Quando procura enxergar graus de intimidade com os conhecidos, a situação de Peter se torna ainda mais tensa, pois as tentativas de adentrar em grupos fechados de amigos e se relacionar com pessoas fartamente simpáticas do seu trabalho (como o colega de escritório) se mostram tentativas altamente frustrantes e vazias de conteúdo, pois motivado apenas por jogos de pôquer e vídeos enviados por email, Peter vê que não é possível se construir nada além de coleguismo numa relação de pura situação e oportunidade.
Num relativamente curto espaço de tempo, “Eu te amo, Cara” mostra uma série de empecilhos para se encontrar um amigo. Quando encontra Sydney porém os problemas de Peter apenas começam. Trata-se da segunda parte do filme, comandada pelo descolado e sincero Sydney (interpretado com maestria pelo ator Jason Segel). Syd é o amigo ideal, engraçado, desestressado e bacana.
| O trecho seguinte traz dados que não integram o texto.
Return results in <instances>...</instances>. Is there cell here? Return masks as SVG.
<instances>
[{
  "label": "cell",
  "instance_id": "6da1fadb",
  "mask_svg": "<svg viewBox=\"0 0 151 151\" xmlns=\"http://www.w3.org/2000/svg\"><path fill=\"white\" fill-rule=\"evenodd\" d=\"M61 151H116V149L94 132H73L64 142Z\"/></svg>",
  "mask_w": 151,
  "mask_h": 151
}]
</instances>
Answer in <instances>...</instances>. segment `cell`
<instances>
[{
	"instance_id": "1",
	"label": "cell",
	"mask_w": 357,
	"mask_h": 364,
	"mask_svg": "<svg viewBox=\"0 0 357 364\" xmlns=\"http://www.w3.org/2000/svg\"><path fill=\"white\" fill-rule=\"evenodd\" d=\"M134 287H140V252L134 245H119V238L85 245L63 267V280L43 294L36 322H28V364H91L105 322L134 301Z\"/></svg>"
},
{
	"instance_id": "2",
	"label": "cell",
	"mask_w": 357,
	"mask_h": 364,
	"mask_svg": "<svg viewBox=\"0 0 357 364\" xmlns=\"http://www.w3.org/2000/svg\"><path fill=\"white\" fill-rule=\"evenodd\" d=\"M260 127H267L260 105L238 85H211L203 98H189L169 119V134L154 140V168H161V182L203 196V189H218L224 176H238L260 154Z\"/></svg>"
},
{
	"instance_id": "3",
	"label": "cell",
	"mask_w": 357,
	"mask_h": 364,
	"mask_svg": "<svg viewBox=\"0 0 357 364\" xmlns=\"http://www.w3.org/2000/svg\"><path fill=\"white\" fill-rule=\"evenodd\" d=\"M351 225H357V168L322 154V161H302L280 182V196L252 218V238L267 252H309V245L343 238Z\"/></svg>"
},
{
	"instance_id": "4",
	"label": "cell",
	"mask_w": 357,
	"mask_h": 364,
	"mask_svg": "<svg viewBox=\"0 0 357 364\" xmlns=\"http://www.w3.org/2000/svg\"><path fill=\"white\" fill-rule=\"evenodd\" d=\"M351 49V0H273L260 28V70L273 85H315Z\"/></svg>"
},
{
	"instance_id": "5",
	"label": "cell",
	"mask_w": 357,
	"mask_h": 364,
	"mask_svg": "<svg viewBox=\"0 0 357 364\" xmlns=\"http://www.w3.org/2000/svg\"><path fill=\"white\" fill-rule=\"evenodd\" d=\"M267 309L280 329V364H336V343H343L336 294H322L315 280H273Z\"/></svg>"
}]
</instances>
Porém, os dois desacostumados com amizades verdadeiras e duradouras ao mesmo tempo embarcam em experiências de libertação pessoal das quais Peter ainda não havia experimentado antes. Sydney passa a exigir muito tempo de Peter. Zooey também. O ciúme é inevitável, afinal, numa sociedade de relacionamentos aprisionadores não há espaço para um namoro que não seja casamento e não há espaço para amizade que não seja entre melhores amigos que estão juntos o tempo inteiro. A intensidade e a gana dos indivíduos por "ter algo" alcançou o "ter alguém" também.
O desfecho do filme é piegas e conhecido do grande público em milhares de outras produções, mas os méritos do filme dirigido e roterizado por John Hamburg que bebe da fonte do ótimo francês “Meu Melhor Amigo” são muitos e ajudam ao espectador a passar por cima disso. Os momentos cômicos são leves e orgânicos na trama, sem gags e situações forçadas, afinal até que os personagens em volta de Peter e ele mesmo possam vir a assumir a complexidade das relações e até mesmo aceitar dizer um "Eu te amo, Cara" é preciso naturalidade e sobretudo muita amizade. Não se vê isso todo dia. Não se vê isso em todo filme.
Essa é a crítica mais sincera que vi para esse filme. ótima por sinal.
Ótima crítica mesmo.
Adorei esse filme por ser um os únicos que conheço a tratar sobre a amizade masculina pra além dos estereótipos machistas sem precisar perder o senso de humor.